This version simplifies the pairing of FortiAnalyzer and FortiGate by using certificate verification to allow the FortiGate admin to preauthorize access.
When configuring FortiAnalyzer in the root FortiGate, FortiGate has an option to allow FortiAnalyzer to access the FortiGate REST API. FortiGate verifies the FortiAnalyzer by retrieving the FortiAnalyzer serial number and checking it against the FortiAnalyzer certificate. After verification, the FortiAnalyzer serial number is stored in the FortiGate configuration.

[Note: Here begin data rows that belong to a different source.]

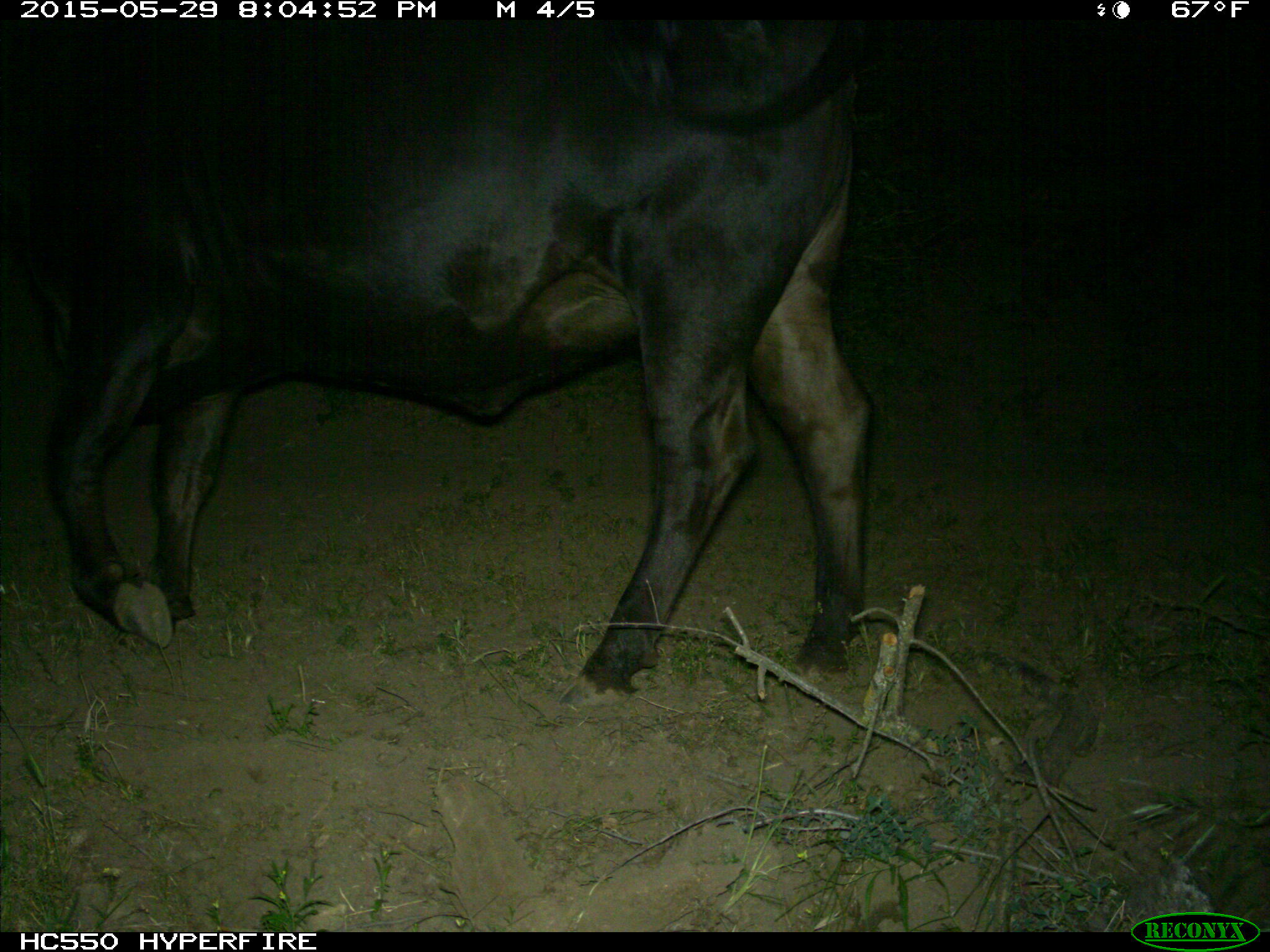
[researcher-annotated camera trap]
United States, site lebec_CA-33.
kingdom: Animalia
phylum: Chordata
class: Mammalia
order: Artiodactyla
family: Bovidae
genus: Bos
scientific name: Bos taurus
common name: domestic cow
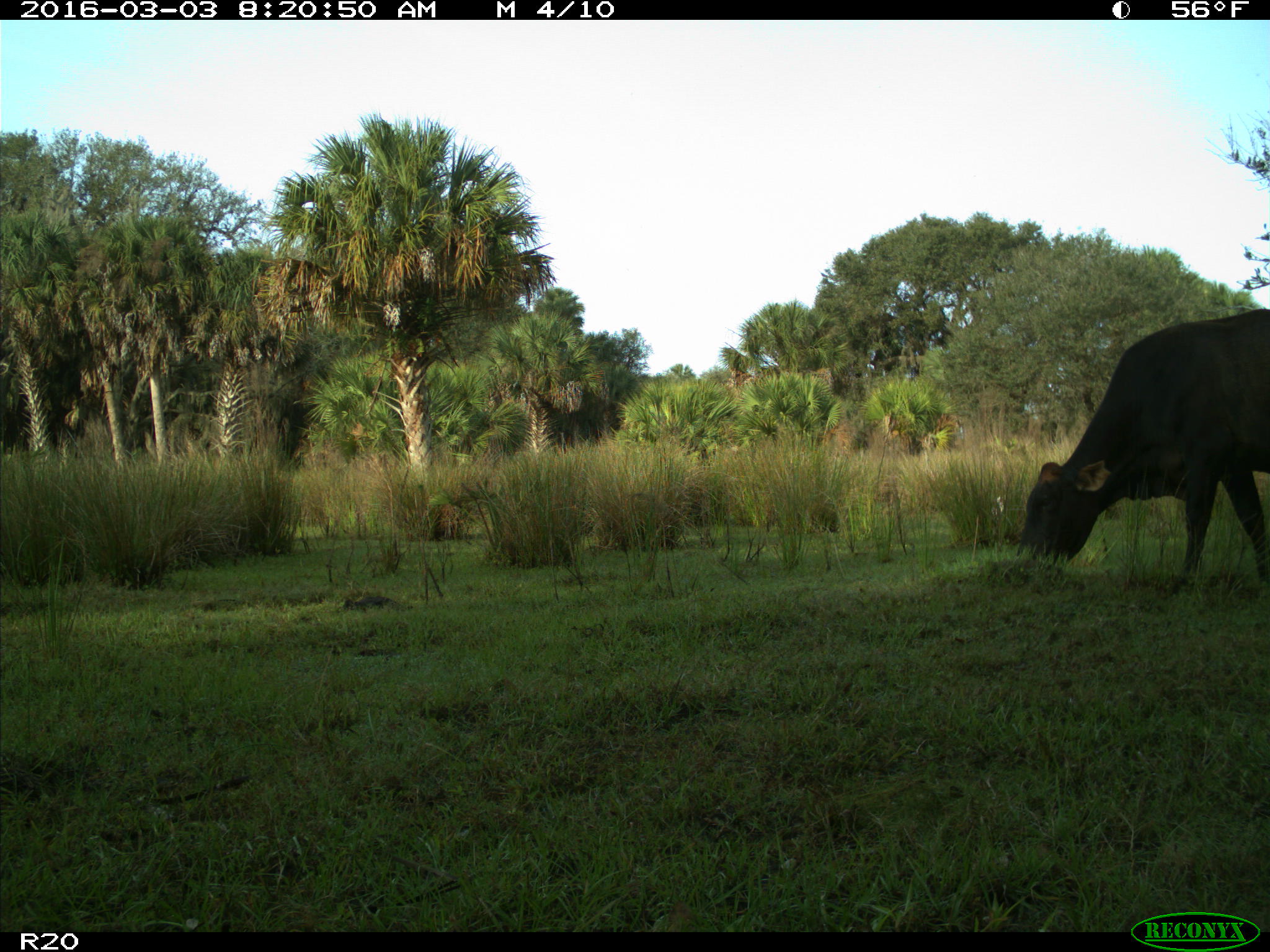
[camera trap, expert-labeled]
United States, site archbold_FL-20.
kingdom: Animalia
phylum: Chordata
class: Mammalia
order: Artiodactyla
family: Bovidae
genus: Bos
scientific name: Bos taurus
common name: domestic cow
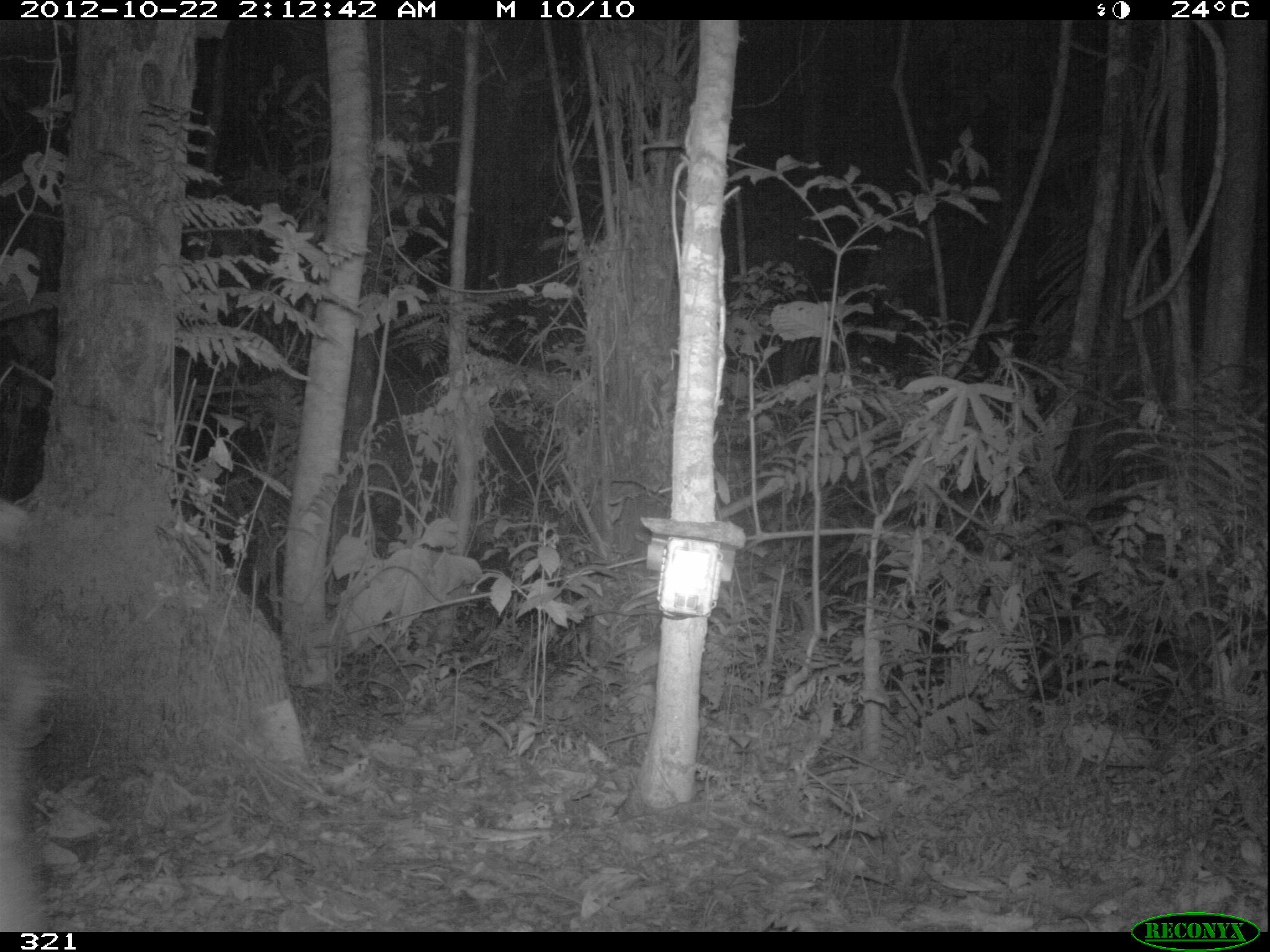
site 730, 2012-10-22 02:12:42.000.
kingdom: Animalia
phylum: Chordata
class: Mammalia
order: Artiodactyla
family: Tayassuidae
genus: Tayassu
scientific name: Tayassu pecari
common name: white-lipped peccary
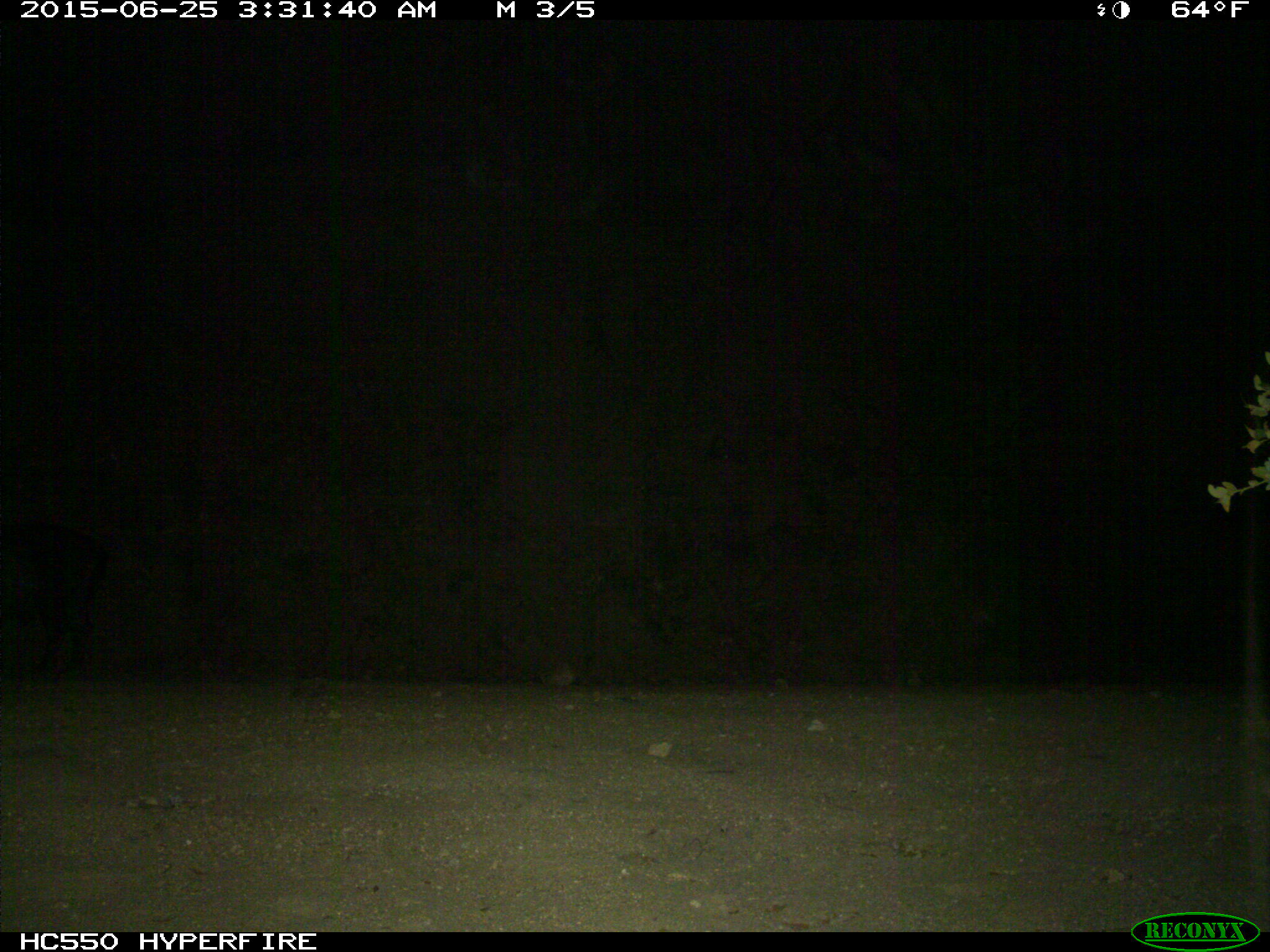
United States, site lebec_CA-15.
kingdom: Animalia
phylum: Chordata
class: Mammalia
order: Artiodactyla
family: Suidae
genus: Sus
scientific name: Sus scrofa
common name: wild boar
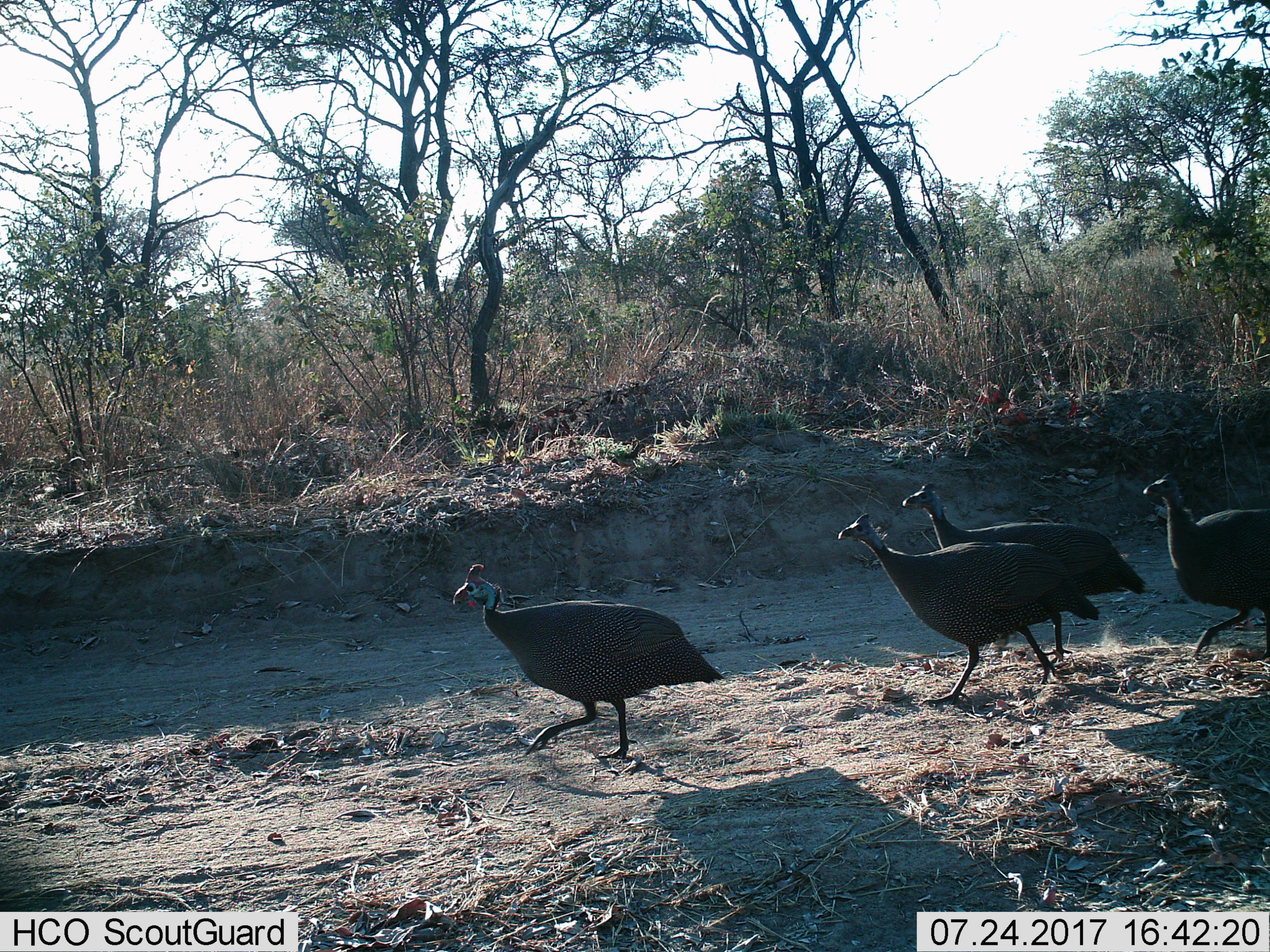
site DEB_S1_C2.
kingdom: Animalia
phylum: Chordata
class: Aves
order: Galliformes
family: Numididae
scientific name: Numididae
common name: guineafowl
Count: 4.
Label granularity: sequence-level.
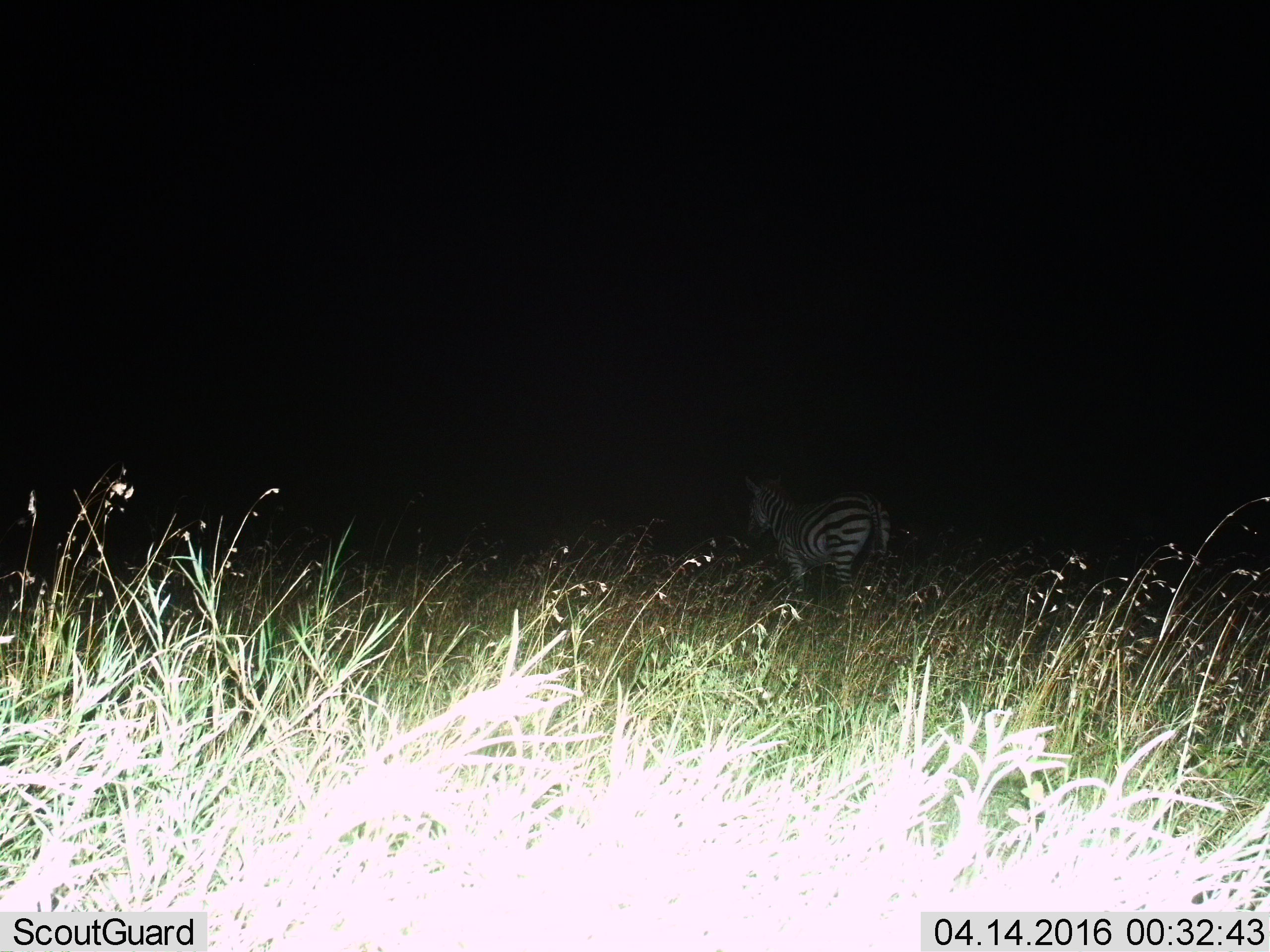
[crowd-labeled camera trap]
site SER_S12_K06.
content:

Then on the FortiAnalyzer side, the admin authorizes FortiGates in the same Security Fabric. After authorization, the FortiGates can form a Security Fabric in the FortiAnalyzer side without entering the admin credentials of the root FortiGate.
To configure FortiAnalyzer in the root FortiGate GUI:
- Go to Security Fabric > Settings.
- Enable FortiGate Telemetry and configure settings.
To configure FortiAnalyzer in the root FortiGate CLI:
config log fortianalyzer setting set status enable set server "10.6.30.250" set certificate-verification enable set serial "FL-4HET318900407" set access-config enable set upload-option realtime set reliable enable end
To authorize FortiGates in the same Security Fabric using the FortiAnalyzer GUI:
- In FortiAnalyzer, go to Device Manager and select the FortiGates to be authorized.
- After a moment, the FortiGates can form a Security Fabric in the FortiAnalyzer without entering the admin credentials of the root FortiGate.
- Go to the FortiGate to see the FortiAnalyzer logging information.